__WORK REQUIRED__: Every line from the one containing "Of [597,399] |" to the final line of the material below must be reproduced exactly; leave out all other lines.

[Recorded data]
-------
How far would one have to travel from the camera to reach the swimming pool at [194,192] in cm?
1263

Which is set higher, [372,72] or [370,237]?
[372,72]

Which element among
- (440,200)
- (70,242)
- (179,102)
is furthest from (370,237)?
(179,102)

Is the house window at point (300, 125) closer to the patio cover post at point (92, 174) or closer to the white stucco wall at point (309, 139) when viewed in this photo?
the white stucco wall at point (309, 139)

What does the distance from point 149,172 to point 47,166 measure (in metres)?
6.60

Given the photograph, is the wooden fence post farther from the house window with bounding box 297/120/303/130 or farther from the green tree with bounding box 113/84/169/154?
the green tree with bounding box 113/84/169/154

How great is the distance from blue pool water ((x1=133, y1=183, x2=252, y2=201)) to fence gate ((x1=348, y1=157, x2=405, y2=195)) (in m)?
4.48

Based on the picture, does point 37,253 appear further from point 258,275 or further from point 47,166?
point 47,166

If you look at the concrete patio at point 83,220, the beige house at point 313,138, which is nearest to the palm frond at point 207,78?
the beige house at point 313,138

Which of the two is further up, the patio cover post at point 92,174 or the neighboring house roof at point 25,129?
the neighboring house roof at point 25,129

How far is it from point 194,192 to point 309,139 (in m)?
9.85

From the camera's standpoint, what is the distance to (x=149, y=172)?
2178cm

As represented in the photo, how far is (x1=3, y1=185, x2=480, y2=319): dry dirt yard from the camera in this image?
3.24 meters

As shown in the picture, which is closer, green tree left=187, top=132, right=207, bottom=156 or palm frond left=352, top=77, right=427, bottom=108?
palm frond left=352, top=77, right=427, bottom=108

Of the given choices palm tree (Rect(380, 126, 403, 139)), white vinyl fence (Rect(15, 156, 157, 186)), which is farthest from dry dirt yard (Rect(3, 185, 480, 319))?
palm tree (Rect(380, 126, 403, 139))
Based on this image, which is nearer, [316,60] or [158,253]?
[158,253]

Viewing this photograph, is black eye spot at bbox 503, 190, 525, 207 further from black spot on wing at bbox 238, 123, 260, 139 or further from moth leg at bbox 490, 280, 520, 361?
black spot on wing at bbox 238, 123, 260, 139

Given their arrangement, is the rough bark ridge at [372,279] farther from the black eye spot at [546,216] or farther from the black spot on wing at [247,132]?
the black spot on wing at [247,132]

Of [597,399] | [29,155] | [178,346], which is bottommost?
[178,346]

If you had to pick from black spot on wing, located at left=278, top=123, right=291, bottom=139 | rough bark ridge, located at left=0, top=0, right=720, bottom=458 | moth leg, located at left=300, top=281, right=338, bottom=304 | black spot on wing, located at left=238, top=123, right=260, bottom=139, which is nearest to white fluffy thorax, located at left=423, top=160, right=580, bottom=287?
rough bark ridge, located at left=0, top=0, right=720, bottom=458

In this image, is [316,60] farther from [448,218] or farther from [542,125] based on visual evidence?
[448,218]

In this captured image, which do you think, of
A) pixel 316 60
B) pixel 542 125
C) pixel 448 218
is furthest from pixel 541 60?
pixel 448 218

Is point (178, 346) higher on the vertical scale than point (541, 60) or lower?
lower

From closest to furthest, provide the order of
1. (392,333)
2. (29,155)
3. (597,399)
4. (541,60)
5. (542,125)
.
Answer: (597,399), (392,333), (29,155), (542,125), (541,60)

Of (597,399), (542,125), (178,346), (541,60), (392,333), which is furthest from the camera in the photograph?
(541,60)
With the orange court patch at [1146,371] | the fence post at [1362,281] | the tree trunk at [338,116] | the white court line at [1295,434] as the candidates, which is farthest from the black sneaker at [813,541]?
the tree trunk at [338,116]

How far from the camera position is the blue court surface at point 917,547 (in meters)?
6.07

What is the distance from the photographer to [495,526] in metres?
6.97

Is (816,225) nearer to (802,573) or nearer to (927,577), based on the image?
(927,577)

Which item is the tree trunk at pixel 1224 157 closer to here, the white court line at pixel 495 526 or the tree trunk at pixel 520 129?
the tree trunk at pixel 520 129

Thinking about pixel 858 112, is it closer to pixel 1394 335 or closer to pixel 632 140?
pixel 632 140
-------
__FULL ANSWER__:
Of [597,399] | [29,155] | [178,346], which is bottommost?
[178,346]

If you had to pick from black spot on wing, located at left=278, top=123, right=291, bottom=139 | rough bark ridge, located at left=0, top=0, right=720, bottom=458 | moth leg, located at left=300, top=281, right=338, bottom=304 | black spot on wing, located at left=238, top=123, right=260, bottom=139, which is nearest to white fluffy thorax, located at left=423, top=160, right=580, bottom=287?
rough bark ridge, located at left=0, top=0, right=720, bottom=458

In this image, is [316,60] farther from [448,218] or farther from [542,125] based on visual evidence?
[448,218]

In this captured image, which do you think, of
A) pixel 316 60
B) pixel 542 125
C) pixel 448 218
is furthest from pixel 541 60?
pixel 448 218

Is point (178, 346) higher on the vertical scale than point (541, 60) or lower?
lower

From closest to furthest, provide the order of
1. (392,333)
2. (29,155)
3. (597,399)
4. (541,60)
5. (542,125)
.
Answer: (597,399), (392,333), (29,155), (542,125), (541,60)

Of (597,399), (542,125), (178,346), (541,60), (392,333), which is furthest from the camera in the photograph?
(541,60)
With the orange court patch at [1146,371] | the fence post at [1362,281] | the tree trunk at [338,116] | the white court line at [1295,434] as the candidates, which is farthest from the black sneaker at [813,541]?
the tree trunk at [338,116]

How far from the camera position is the blue court surface at point 917,547 (in meters)?
6.07

What is the distance from the photographer to [495,526] in metres?
6.97

Is (816,225) nearer to (802,573) or nearer to (927,577), based on the image?
(927,577)

Which item is the tree trunk at pixel 1224 157 closer to here, the white court line at pixel 495 526 or the tree trunk at pixel 520 129?
the tree trunk at pixel 520 129

Thinking about pixel 858 112, is it closer to pixel 1394 335 or closer to pixel 632 140?
pixel 632 140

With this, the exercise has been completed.